Blue economy is defined as essential for Vietnam, the country that has more than 3,000 km of coastline and more than one million square km of the sea surface as the marine sector is expected to contribute up to 70% to its gross domestic product (GDP) by 2030.
|Domestic and foreign experts at the consultation workshop on blue economy held in Hanoi on Nov 5. Photos: UNDP|
However, the development of the blue economy or marine economic sector must cover and base on the balanced growth of six sectors: fisheries and aquaculture; oil and gas; marine renewable energy; coastal and marine tourism; the maritime sector; and environment and ecosystems.
The information was highlighted at the consultation workshop on the report “Moving toward a blue economy in Vietnam” developed by the Vietnam Administration of Sea and Islands (VASI) under the Ministry of Natural Resources and Environment (MoNRE) and the United Nations Development Program (UNDP).
Speaking at the virtual conference that marked the participants from World Bank, ADB, WB, UNEP, KOICA, IUCN and WWF on November 5, Dao Xuan Lai, UNDP Climate Change and Environment Unit in Vietnam said “Blue economy is a combination of industries different economic sectors closely linked with the marine environment without clear boundaries. The development of one industry can have positive or negative impacts on others.”
For that reason, in addition to assessing a single industry, the report aims to evaluate the interaction between industries sectors to have an integrated view, thereby providing analysis and synthesis assessment, to propose and make recommendations.
He stressed that “Ensuring that marine economic growth is not traded-off for environment quality is fundamental to securing a robust blue economy in Vietnam.”
|Dao Xuan Lai, UNDP Climate Change and Environment Unit in Vietnam at the event.|
As highlighted in Resolution No.36 released in 2018 by the Central Party Committee, the environment is one of the three pillars of sustainable development. As such, the marine economy is the central point to enable Vietnam to achieve Sustainable Development Goals (SDGs) by 2030 and vision to 2045.
The report is one of the first studies on blue sea economic development in Vietnam with a new approach, helping visualize the scale and role of each sector in the direction of the marine economy.
The report assesses envisions the potential of the blue sea economy in Vietnam and assesses the contribution of economic sectors into Vietnam’s marine ocean economy towards sustainable development.

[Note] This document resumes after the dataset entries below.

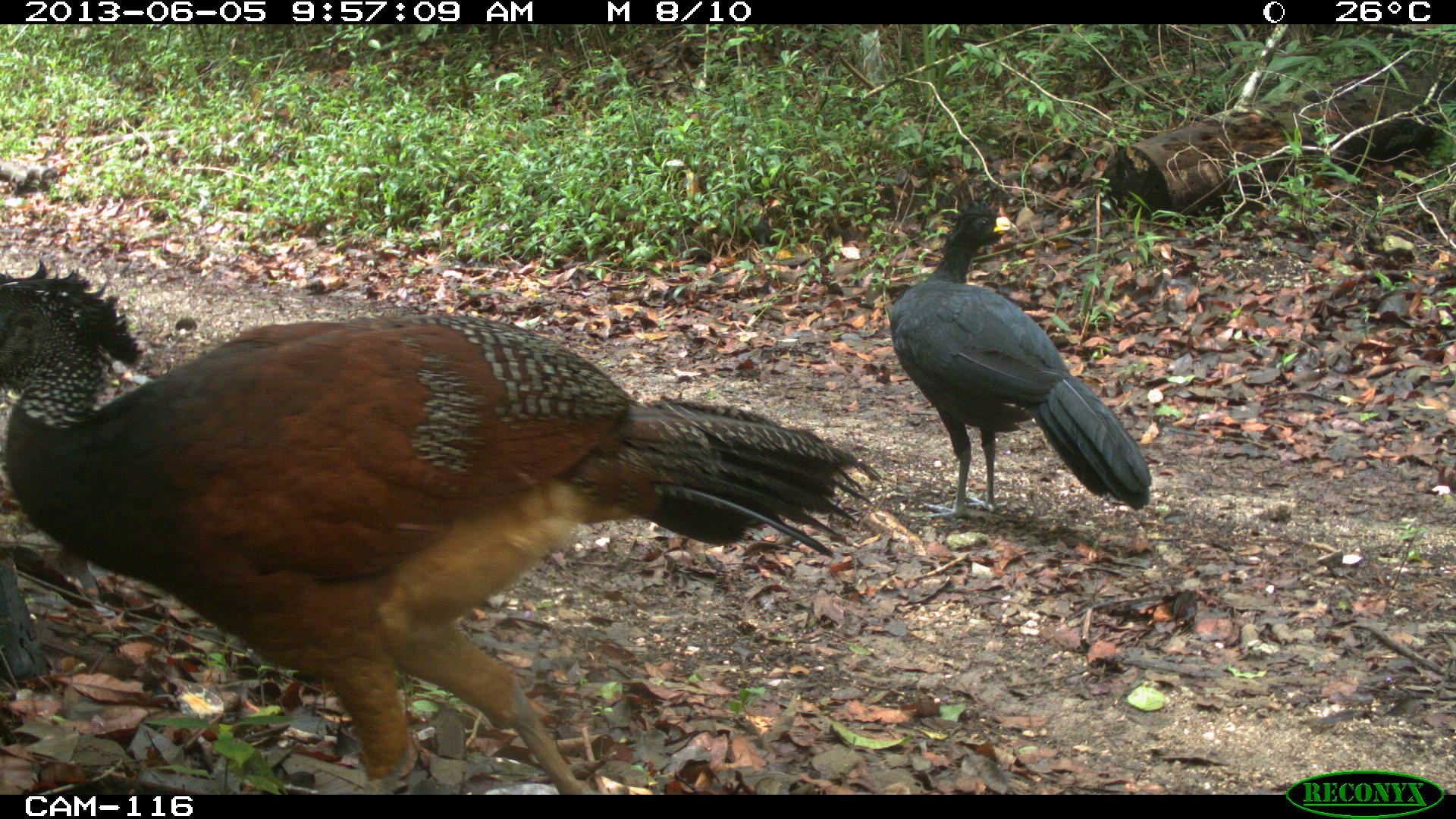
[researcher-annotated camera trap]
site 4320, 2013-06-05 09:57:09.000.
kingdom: Animalia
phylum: Chordata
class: Aves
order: Galliformes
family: Cracidae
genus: Crax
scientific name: Crax rubra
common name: great curassow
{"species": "Crax rubra (great curassow)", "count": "2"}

This report will be launched at the International Conference on “Sustainable Ocean Economy and Climate Change Adaption” organized by Vietnam, UNDP, and Norway on December 13-14, 2021 in Hanoi.
The experts presented a summary of thematic research on marine economic sectors of renewable energy, oil and gas, aquaculture, maritime transport, tourism, and the environment, including the current situation, challenges and opportunities, SDG linkages, and development scenarios.

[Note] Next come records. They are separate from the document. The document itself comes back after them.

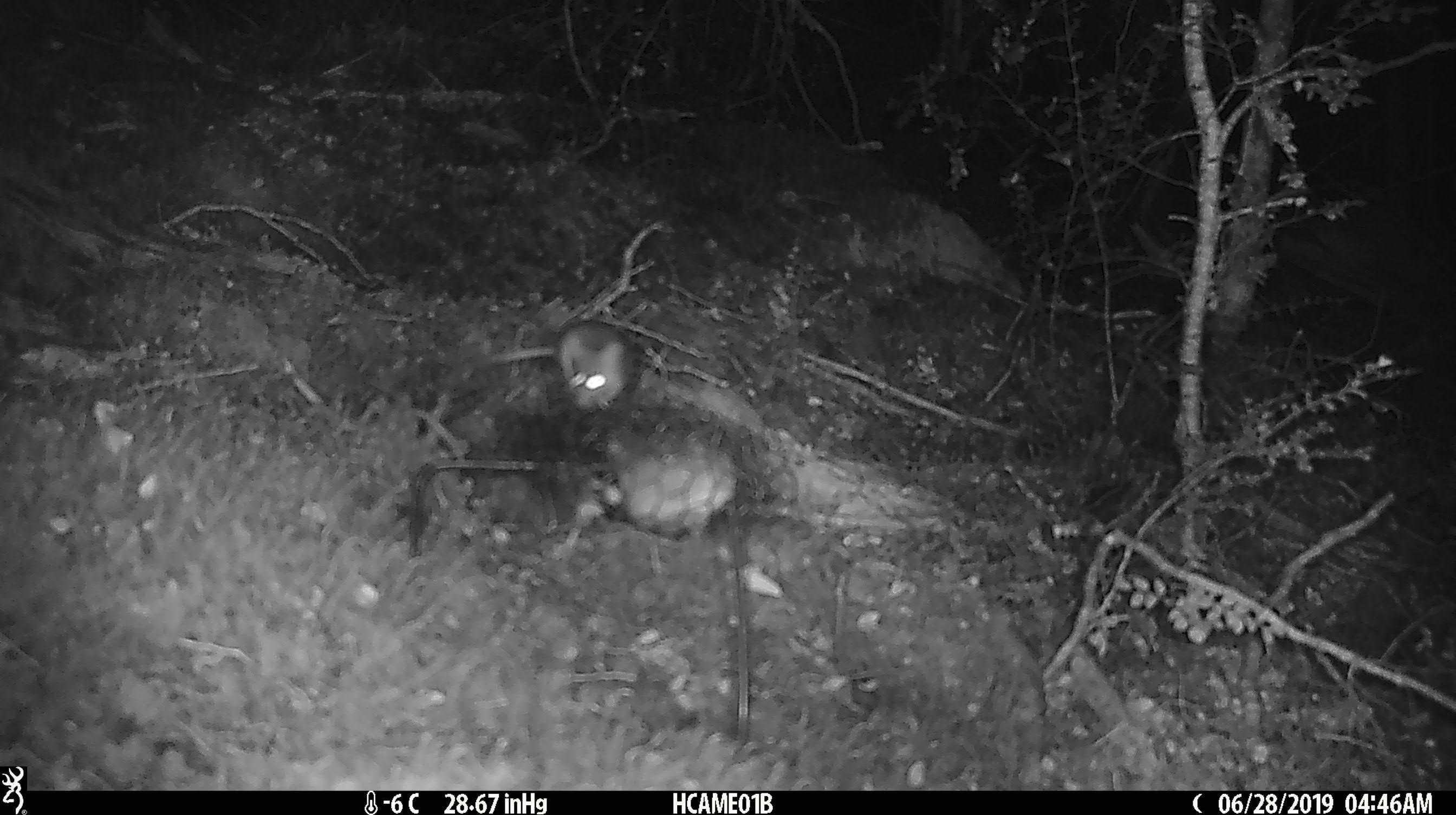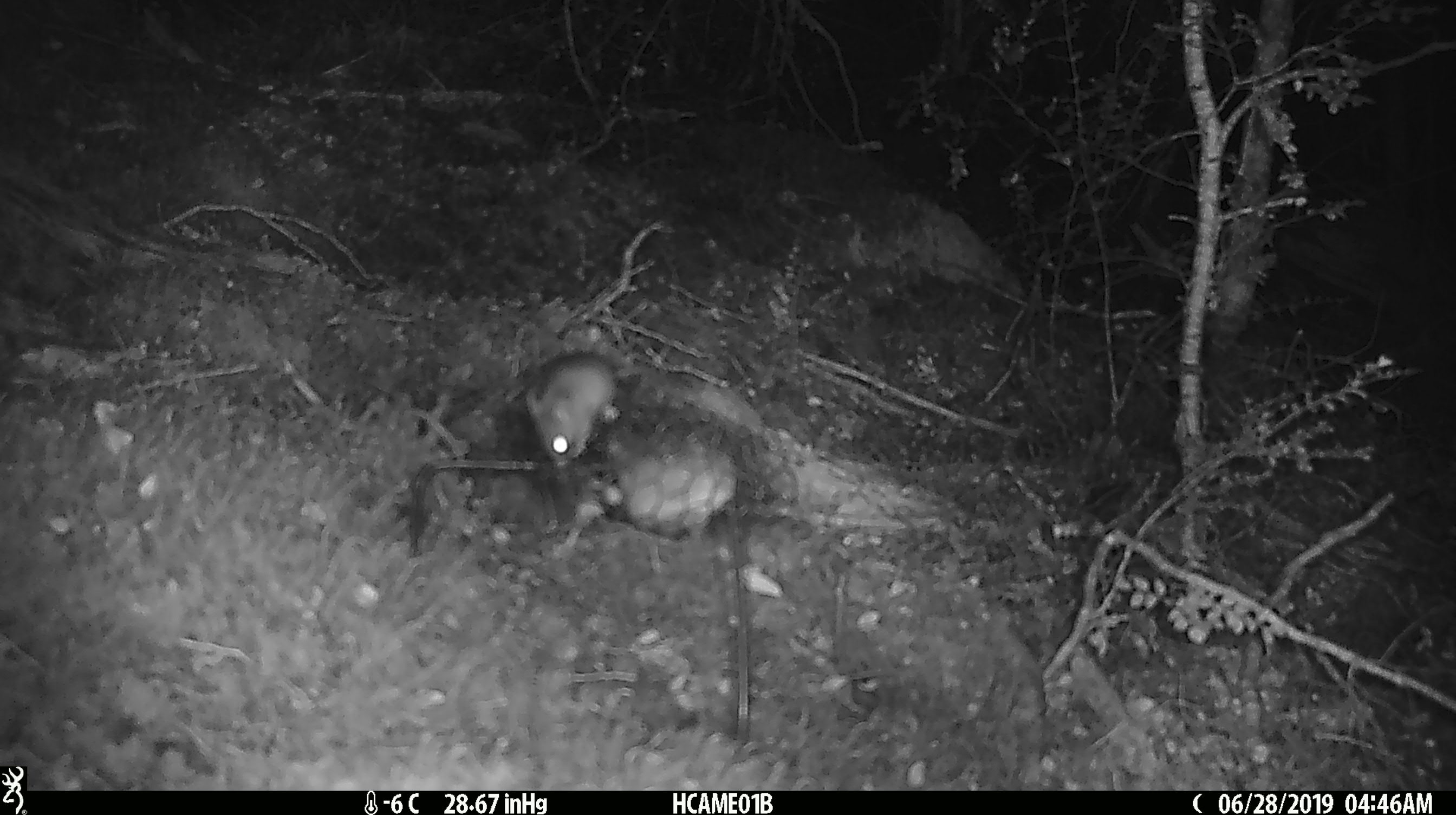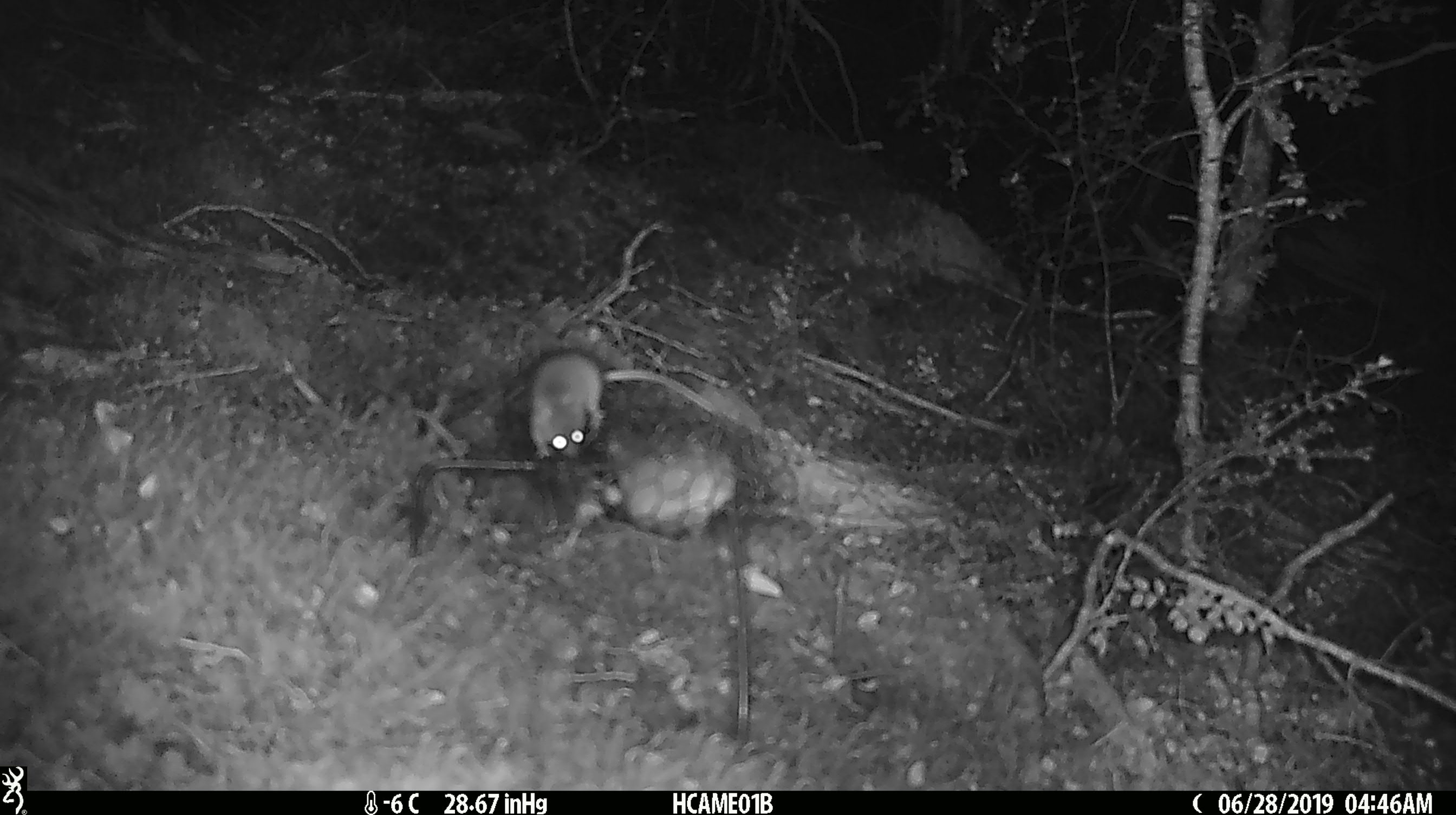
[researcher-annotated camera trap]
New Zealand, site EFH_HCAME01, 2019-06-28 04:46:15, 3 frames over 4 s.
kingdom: Animalia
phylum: Chordata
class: Mammalia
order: Rodentia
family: Muridae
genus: Mus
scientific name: Mus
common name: mouse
Mouse (Mus).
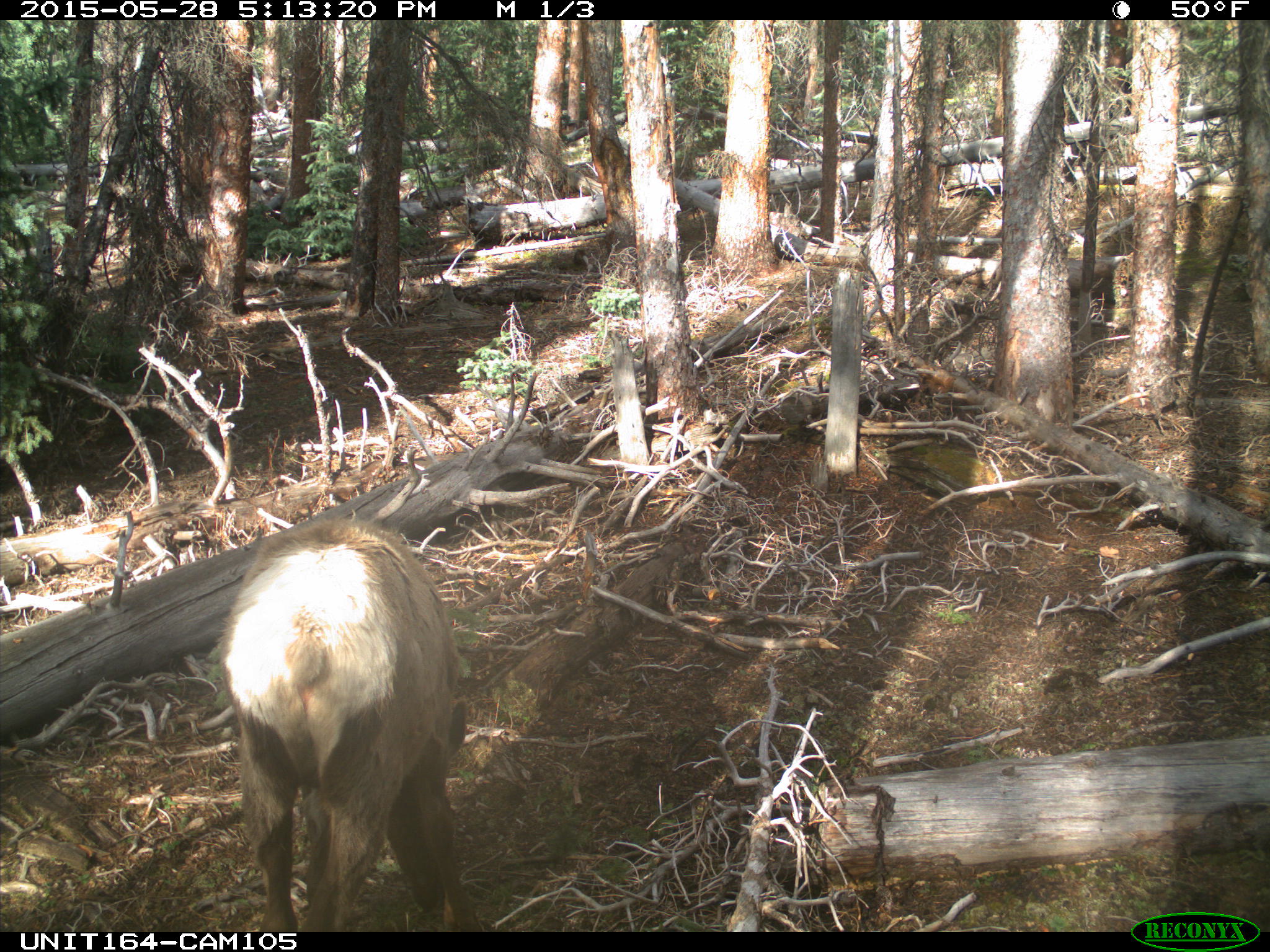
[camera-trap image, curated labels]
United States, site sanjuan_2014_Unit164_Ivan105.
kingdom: Animalia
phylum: Chordata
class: Mammalia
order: Artiodactyla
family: Cervidae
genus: Cervus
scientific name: Cervus elaphus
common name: red deer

Several future scenarios up to 2030 were developed for each of these sectors based on sector-based reforms and interventions. Scenarios included a “business-as-usual” and “sustainable” — or “blue” — scenario closely aligned to the blue economy concept.
The “blue” scenario developed for ecosystems demonstrated that the ecosystem value, and in some cases the total area, of crucial habitats such as mangroves, seagrass, coral reefs, and lagoons could be increased. Thus, the marine economic expansion should be accompanied by a focus on maintaining or enhancing environmental quality.
The sea and coastal areas of Vietnam account for approximately 47-48% of the country’s GDP, while the GDP of the pure marine economy accounts for about 20-22% of its total GDP.
With sector-based analysis, the experts have pointed out the need for a long-term program with continuous efforts on ensuring good management of marine resources and strengthening human resources training for marine economic activities.